**Instructions for the task:**
Could you print the stretch of lines below from the one with "The Dog in the" through the one with "Chandler Hendry Candlelight Vigil Service", exactly as they stand and without any pictures?

**Task input:**
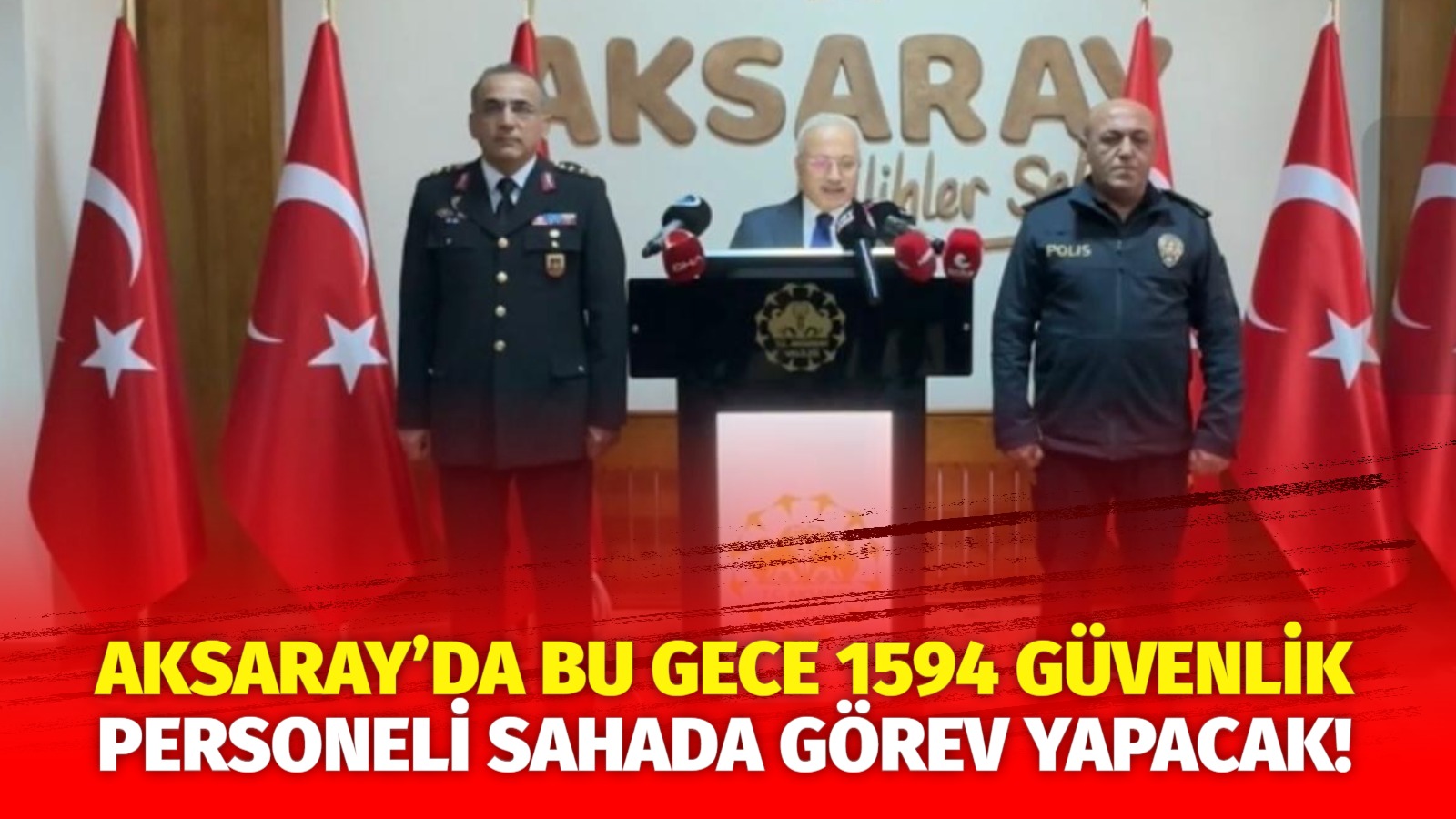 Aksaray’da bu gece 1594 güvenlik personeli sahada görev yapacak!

* * *

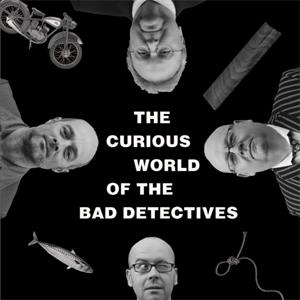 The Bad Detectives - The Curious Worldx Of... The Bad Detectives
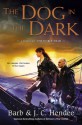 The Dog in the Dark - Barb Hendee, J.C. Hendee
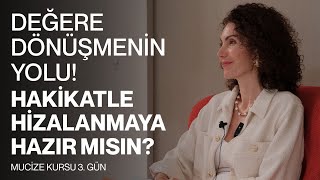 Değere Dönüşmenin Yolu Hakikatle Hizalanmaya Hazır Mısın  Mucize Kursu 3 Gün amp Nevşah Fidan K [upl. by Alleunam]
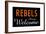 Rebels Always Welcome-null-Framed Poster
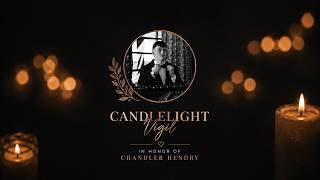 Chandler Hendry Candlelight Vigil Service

**Written reply:**
 The Dog in the Dark - Barb Hendee, J.C. Hendee
 Değere Dönüşmenin Yolu Hakikatle Hizalanmaya Hazır Mısın  Mucize Kursu 3 Gün amp Nevşah Fidan K [upl. by Alleunam]
 Rebels Always Welcome-null-Framed Poster
 Chandler Hendry Candlelight Vigil Service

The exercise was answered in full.